Gravity shifts. My body floats away from the seat, and then everything’s upside-down. It’s displaced, all except for that steady line of diamond in the ever-deepening sky.

We’re falling now instead of rising, and the orb in my lap feels heavier and heavier until finally, we slow to a stop on what feels like the universe’s edge. When we step out into the Counterweight, the earth shines above us, and below our feet and all around, the stars stretch out to eternity.

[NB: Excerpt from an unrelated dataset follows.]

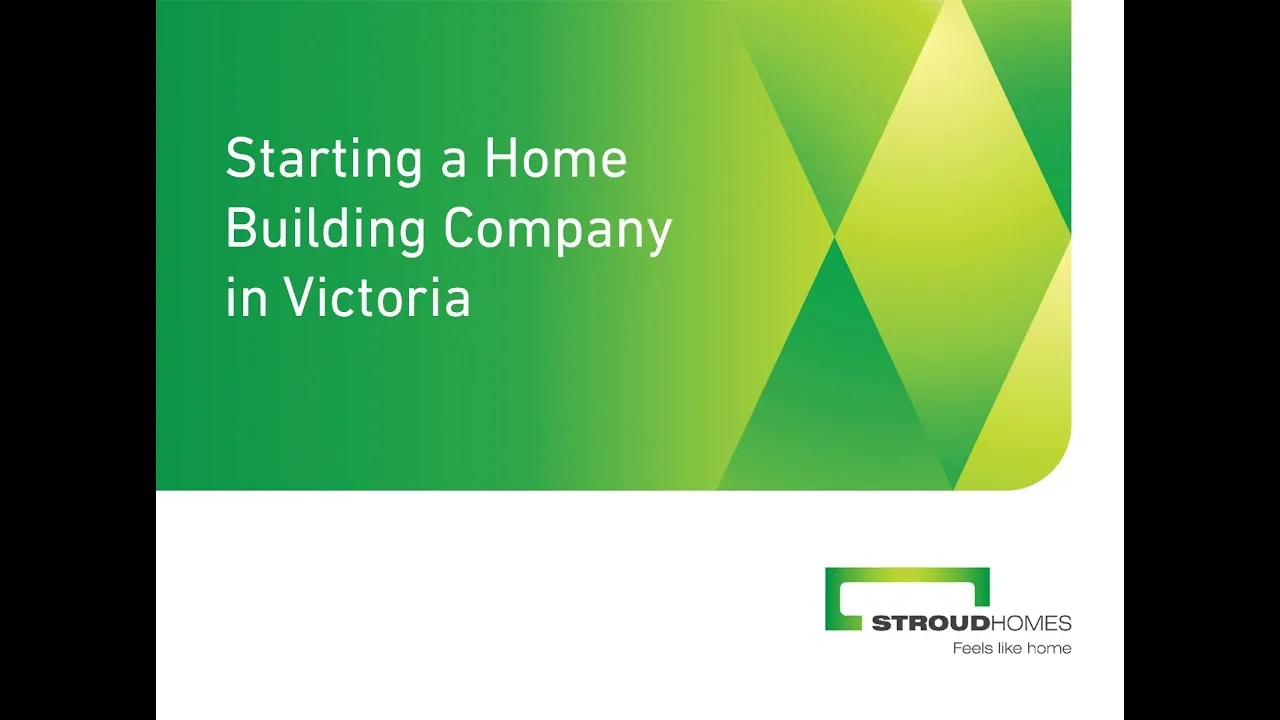 Starting a Home Building Company in Victoria

STROUDHOMES
Feels like home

We stand in line at the launch tube behind other mourners and pilgrims and wait as one by one, they say goodbye. When the officer orders, “Next,” and we step up to the tube, I place the urn inside and press the button.

The flap releases and the orb shoots away, until it’s nothing but a speck in the sky. Until the wonderful, brilliant woman is nothing, nothing at all.

“Next.”

“Do you think they’ll remember her?” I ask Sandy as we wander back toward the Climbers.

“They?”

“Humanity. Those in the future.”

She glances upward, toward that shimmering silver thread that tethers us to Earth. “Do you think humanity has a future?”

I blink away angry tears. Georgette deserves better.

We all do.

I grab an officer passing by. “Do you know who designed that elevator cord?” I demand. “Do you know how long it took her to complete it? How many people told her it was impossible?”

“No, I’m sorry,” he says. “I don’t.”

Sandy nudges me and raises her brows at the others around us who’ve noticed me and have stopped to gaze up at Georgette’s masterpiece. Men and women who, moments before, had been too consumed by their grief to stop and marvel at what humanity has accomplished. Too consumed to dream about what we still might overcome.

I take a deep breath, thinking of the orb with her remains speeding out to join the stars, thinking of her smile, her overflowing notebooks, her bear hugs. Her optimism. Her hopes. And then I speak.

“Let me tell you about her. About all her impossible dreams.”